Lord Kennet asked Her Majesty's Government:

    What is their response to the statement by the Royal Commission on Environmental Pollution on 16 February that new machinery is needed so that genetically modified organism (GMO) decisions will take account of wider considerations and that every official decision about GMOs must be accompanied by an explanation of the reasons for it.[HL2903]

Lord Whitty: The Royal Commission on Environmental Pollution's statement of 16 February was that body's response to the Government's review of the framework for overseeing developments in biotechnology. On 21 May 1999 the Government published the Advisory and Regulatory Framework for Biotechnology: Report from the Government's Review and announced that two new strategic commissions would be established to take a broader, long-term view of developments in biotechnology. The Human Genetics Commission will advise on applications of biotechnology in healthcare, and the impact of human genetics on people's lives; and the Agricultural and Environment Biotechnology Commission will cover the use of biotechnology in agriculture and its environmental effects.

The Government's report stated that all committees involved in biotechnology should adopt principles on transparency, timeliness and exchange of information. The Code of Practice on Access to Government Information, Second Edition 1997, requires that the facts and analysis behind major policy decisions be made available proactively. Such information is normally made available when policies and decisions are announced.

**Extracted information**
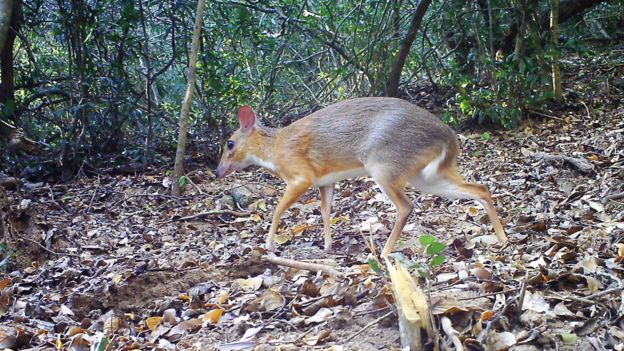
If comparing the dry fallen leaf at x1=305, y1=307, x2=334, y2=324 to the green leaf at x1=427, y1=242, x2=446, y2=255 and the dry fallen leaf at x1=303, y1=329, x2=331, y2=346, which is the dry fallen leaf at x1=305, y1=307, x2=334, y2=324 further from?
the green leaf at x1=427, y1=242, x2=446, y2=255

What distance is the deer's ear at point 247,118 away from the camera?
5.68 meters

...

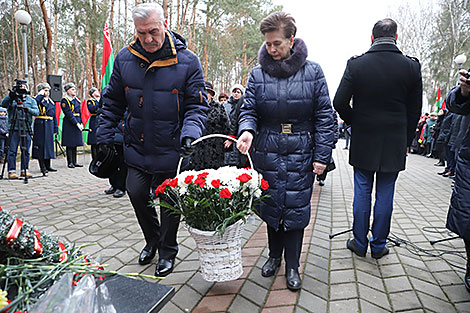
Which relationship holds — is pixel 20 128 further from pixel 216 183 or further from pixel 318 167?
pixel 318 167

...

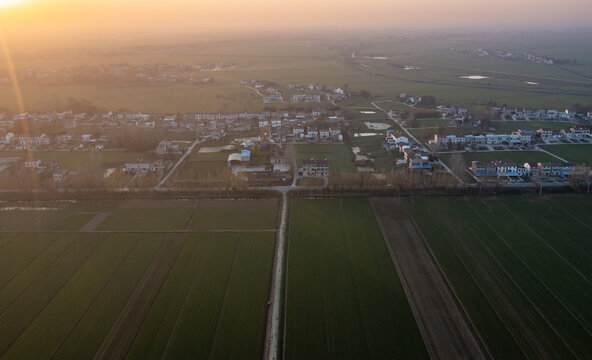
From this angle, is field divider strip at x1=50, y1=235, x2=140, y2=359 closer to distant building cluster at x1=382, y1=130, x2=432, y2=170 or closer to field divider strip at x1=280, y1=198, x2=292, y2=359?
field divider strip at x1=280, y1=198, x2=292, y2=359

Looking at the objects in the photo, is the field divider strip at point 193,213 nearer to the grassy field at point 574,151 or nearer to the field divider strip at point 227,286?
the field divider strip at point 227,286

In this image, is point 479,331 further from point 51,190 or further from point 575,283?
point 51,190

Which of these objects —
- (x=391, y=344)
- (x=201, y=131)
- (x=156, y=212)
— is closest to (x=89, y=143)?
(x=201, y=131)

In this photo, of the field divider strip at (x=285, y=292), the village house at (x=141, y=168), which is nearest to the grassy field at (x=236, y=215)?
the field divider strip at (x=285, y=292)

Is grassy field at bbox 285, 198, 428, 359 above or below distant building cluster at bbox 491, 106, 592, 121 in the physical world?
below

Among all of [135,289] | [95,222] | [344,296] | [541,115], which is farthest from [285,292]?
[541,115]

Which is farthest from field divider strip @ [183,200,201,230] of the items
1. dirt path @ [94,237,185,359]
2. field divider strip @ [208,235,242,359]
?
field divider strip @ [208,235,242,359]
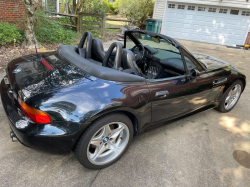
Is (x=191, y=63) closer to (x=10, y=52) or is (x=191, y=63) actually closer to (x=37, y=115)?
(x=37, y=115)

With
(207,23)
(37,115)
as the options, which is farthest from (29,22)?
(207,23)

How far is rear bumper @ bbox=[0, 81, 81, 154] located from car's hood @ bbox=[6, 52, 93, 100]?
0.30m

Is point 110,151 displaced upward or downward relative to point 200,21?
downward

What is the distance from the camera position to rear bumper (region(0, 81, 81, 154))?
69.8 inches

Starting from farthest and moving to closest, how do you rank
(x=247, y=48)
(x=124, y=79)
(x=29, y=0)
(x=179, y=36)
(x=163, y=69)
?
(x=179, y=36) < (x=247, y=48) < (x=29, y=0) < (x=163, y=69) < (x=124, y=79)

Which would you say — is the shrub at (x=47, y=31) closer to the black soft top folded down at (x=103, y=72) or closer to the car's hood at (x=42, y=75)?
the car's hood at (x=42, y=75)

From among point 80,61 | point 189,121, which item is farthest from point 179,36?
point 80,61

**Actions to take**
[A] According to the exchange on biotechnology oversight, which principles should all committees involved in biotechnology adopt?
[B] Do these statements agree with the exchange on biotechnology oversight? (i) The Government published its review report on 21 May 1999. (ii) The Human Genetics Commission will cover the use of biotechnology in agriculture. (iii) The Code of Practice on Access to Government Information that is cited is a first edition. For each, answer yes or no and quote the deciding words.
The lines have no connection to the text.

**Expected results**
[A] Transparency, timeliness, and exchange of information.

[B]
(i) Yes: "On 21 May 1999 the Government published the Advisory and Regulatory Framework for Biotechnology: Report from the Government's Review"
(ii) No: "the Agricultural and Environment Biotechnology Commission will cover the use of biotechnology in agriculture and its environmental effects"
(iii) No: "Code of Practice on Access to Government Information, Second Edition 1997"